На розвальнях, уложенных соломой, Едва прикрытые рогожей роковой, От Воробьевых гор до церковки знакомой Мы ехали огромною Москвой.
А в Угличе играют дети в бабки И пахнет хлеб, оставленный в печи. По улицам меня везут без шапки, И теплятся в часовне три свечи.
(Мандельштам.
«На розвальнях, уложенных соломой…»)[236]
Эти и подобные им стихи Мандельштама Цветаева позднее назовет «холодными великолепиями о Москве».[237]

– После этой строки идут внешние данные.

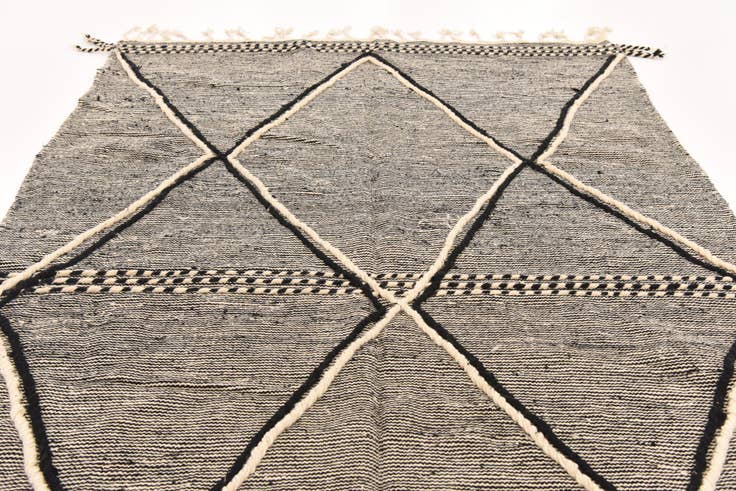 Detail image of 6' x 9' 10 Hand Knotted Moroccan Wool Rug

До июня 1916 года Мандельштам наведывался в Москву столь регулярно, что это дало повод М. Р. Сегаловой пошутить в письме Сергию Каблукову (хлопотавшему о месте для поэта в одном из московских банков): «Если он так часто ездит из Москвы в Петербург и обратно, то не возьмет ли он место и там и здесь? Или он уже служит на Николаевской железной дороге? Не человек, а самолет».[238] Между прочим, в Москве Мандельштам посетил перебравшегося туда Вячеслава Иванова, который «признал» (выражение Каблукова) новые Мандельштамовские стихи.[239]

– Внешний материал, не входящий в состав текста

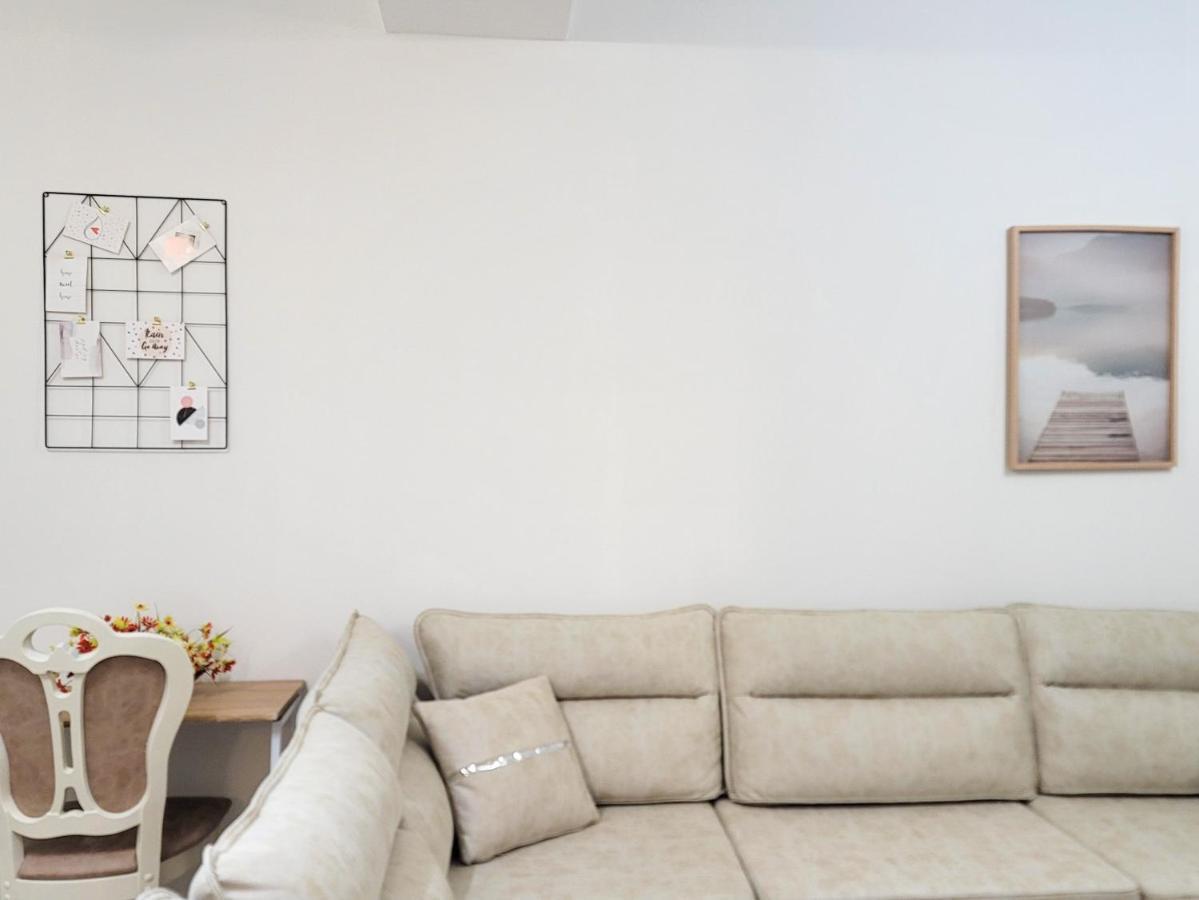 One-Bedroom Gem By The Square Тирана Экстерьер фото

Сверхцеломудренного Каблукова настроения, овладевшие поэтом, глубоко расстроили. «Какая—то женщина явно вошла в его жизнь, – записывает он в дневнике. – Религия и эротика сочетаются в его душе какою—то связью, мне представляющейся кощунственной. Эту связь признал и он сам, говорил, что пол особенно опасен ему, как ушедшему из еврейства, что он сам знает, что находится на опасном пути, что положение его ужасно, но сил сойти с этого пути не имеет и даже не может заставить себя перестать сочинять стихи во время этого эротического безумия».[240] Вряд ли Каблукову понравился «кощунственный» цветаевский подарок Мандельштаму – кольцо, «серебряное, с печатью – Адам и Ева под древом добра и зла» (описание из записной книжки Цветаевой).[241]
В первых числах июня 1916 года Мандельштам приехал к ней погостить в подмосковный Александров. О развернувшихся здесь событиях Цветаева пятнадцать лет спустя «с материнским юмором» (собственная цветаевская автохарактеристика из письма к С. Андрониковой)[242] поведала в мемуарном очерке «История одного посвящения»: «Отъезд (Мандельштама в Коктебель. – О. Л.) произошел неожиданно – если не для меня с моим четырехмесячным опытом – с февраля по июнь – Мандельштамовских приездов и отъездов (наездов и бегств), то для него, с его детской тоской по дому, от которого всегда бежал».[243]
С юмором, но отнюдь не «материнским», Цветаева изобразила обстоятельства визита Мандельштама в Александровскую слободу в письме Елизавете Эфрон от 12 июня 1916 года: «…он умолял позволить ему приехать тотчас же и только неохотно согласился ждать до следующего дня. На следующее утро он приехал. Мы, конечно, сразу захотели вести его гулять – был чудесный ясный день, – он, конечно, не пошел – лег на диван и говорил мало. Через несколько времени мне стало скучно, и я решительно повела его на кладбище. День прошел в его жалобах на судьбу, в наших утешениях и похвалах, в еде, в литературных новостях. Вечером – впрочем, ночью, около полуночи, – он как—то приумолк, лег на оленьи шкуры и стал неприятен. В час ночи мы проводили его почти до вокзала. Уезжал он надменный».[244]
Эхо визита в Александров звучит в последнем из обращенных к Цветаевой стихотворении Мандельштама:
Не веря воскресенья чуду, На кладбище гуляли мы. – Ты знаешь, мне земля повсюду Напоминает те холмы ……………………….. ……………………….. Где обрывается Россия Над морем черным и глухим.
От монастырских косогоров Широкий убегает луг. Мне от владимирских просторов Так не хотелося на юг, Но в этой темной, деревянной И юродивой слободе С такой монашенкой туманной Остаться – значит, быть беде.
Целую локоть загорелый И лба кусочек восковой, Я знаю, он остался белый Под смуглой прядью золотой. Целую кисть, где от браслета Еще белеет полоса. Тавриды пламенное лето Творит такие чудеса.
Как скоро ты смуглянкой стала И к Спасу бедному пришла, Не отрываясь целовала, А гордою в Москве была. Нам остается только имя: Чудесный звук, на долгий срок. Прими ж ладонями моими Пересыпаемый песок.[245]